Copy verbatim the lines of the records below, from the line containing "Within the scene" through the last line of the records, both ends included.

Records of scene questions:
__________________________________________________

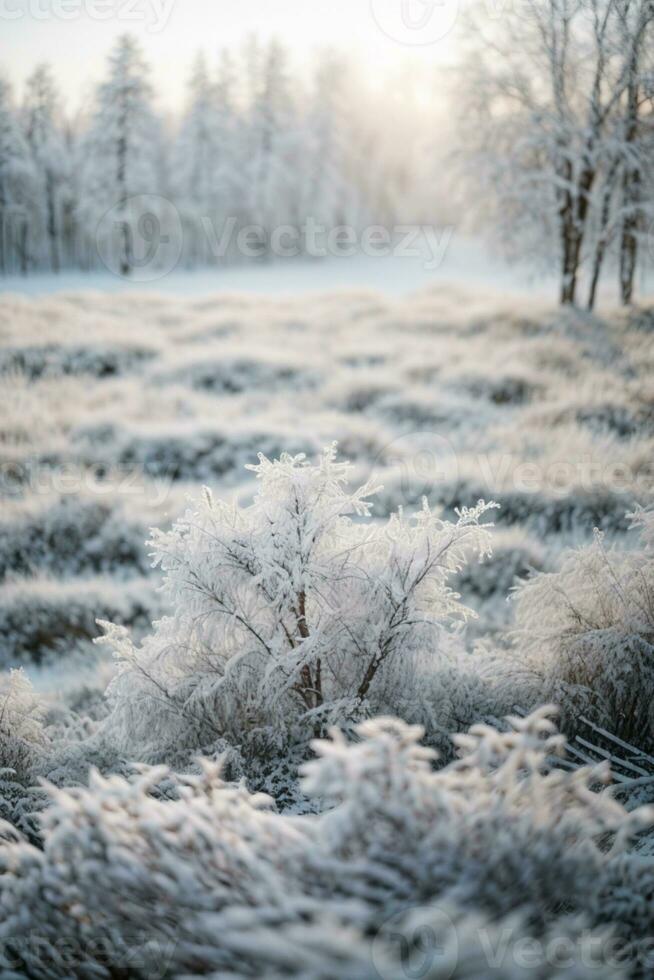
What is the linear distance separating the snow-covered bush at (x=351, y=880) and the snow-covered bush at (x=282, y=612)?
3.65 ft

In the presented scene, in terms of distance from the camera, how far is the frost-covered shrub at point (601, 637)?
3.13m

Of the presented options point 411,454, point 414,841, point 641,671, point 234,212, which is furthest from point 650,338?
point 234,212

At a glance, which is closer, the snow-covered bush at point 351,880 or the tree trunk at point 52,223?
the snow-covered bush at point 351,880

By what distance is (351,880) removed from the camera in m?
1.52

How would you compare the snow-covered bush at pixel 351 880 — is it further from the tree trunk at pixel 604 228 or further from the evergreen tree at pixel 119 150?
the evergreen tree at pixel 119 150

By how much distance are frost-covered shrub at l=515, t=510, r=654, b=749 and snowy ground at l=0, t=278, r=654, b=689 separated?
3.22 ft

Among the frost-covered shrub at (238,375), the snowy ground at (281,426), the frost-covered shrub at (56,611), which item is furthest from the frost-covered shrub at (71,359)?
the frost-covered shrub at (56,611)

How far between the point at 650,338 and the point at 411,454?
6.00 m

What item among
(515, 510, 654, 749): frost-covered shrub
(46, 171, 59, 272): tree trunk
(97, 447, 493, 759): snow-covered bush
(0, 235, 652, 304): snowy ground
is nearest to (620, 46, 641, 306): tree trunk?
(0, 235, 652, 304): snowy ground

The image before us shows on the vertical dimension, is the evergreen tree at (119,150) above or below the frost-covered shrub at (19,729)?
above

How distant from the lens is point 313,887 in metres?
1.62

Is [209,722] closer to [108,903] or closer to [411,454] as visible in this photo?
[108,903]

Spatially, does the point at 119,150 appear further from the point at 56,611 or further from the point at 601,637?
the point at 601,637

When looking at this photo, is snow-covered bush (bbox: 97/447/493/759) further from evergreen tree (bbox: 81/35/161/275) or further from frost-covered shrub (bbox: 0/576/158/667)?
evergreen tree (bbox: 81/35/161/275)
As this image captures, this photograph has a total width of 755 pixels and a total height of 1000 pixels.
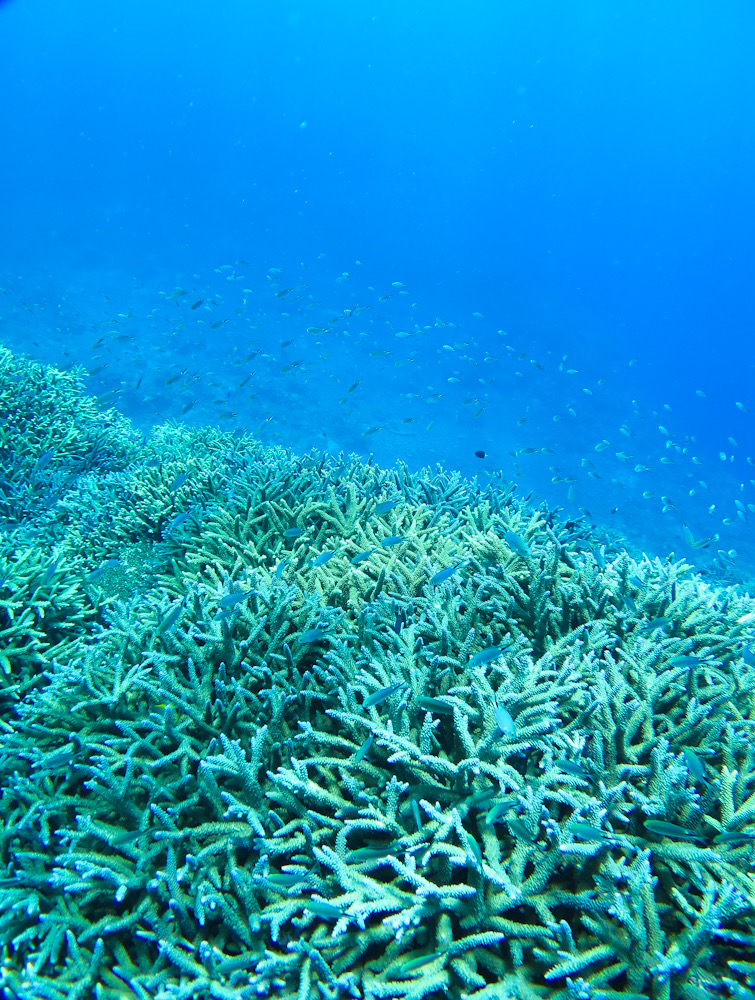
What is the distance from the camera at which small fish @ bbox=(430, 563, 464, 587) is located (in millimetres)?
3562

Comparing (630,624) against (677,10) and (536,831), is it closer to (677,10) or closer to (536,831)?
(536,831)

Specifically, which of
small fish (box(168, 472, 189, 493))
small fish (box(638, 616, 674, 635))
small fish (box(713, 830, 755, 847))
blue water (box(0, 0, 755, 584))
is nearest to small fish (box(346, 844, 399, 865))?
small fish (box(713, 830, 755, 847))

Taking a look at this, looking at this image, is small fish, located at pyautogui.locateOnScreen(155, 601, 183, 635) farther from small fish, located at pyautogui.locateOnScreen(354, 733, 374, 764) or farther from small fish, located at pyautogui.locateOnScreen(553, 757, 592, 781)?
small fish, located at pyautogui.locateOnScreen(553, 757, 592, 781)

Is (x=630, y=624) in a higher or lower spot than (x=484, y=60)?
lower

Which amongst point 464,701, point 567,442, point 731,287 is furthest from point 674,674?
point 731,287

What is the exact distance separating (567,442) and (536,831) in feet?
128

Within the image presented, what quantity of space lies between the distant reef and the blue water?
2948 centimetres

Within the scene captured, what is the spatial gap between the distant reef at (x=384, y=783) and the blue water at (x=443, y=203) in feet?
96.7

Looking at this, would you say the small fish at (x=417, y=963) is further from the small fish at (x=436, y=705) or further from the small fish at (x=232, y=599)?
the small fish at (x=232, y=599)

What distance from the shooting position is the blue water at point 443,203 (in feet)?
144

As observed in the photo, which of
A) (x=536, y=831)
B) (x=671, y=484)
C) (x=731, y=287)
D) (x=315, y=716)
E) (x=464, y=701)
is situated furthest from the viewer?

__________________________________________________

_Task result:_
Within the scene captured, what is the spatial gap between the distant reef at (x=384, y=783) and the blue water at (x=443, y=203) in feet?
96.7

Looking at this, would you say the small fish at (x=417, y=963) is further from the small fish at (x=436, y=705) or further from the small fish at (x=232, y=599)?
the small fish at (x=232, y=599)

What distance from the shooting position is the blue water at point 443,203 (in feet)?
144

As observed in the photo, which of
A) (x=536, y=831)
B) (x=671, y=484)
C) (x=731, y=287)
D) (x=315, y=716)
E) (x=464, y=701)
is situated furthest from the viewer?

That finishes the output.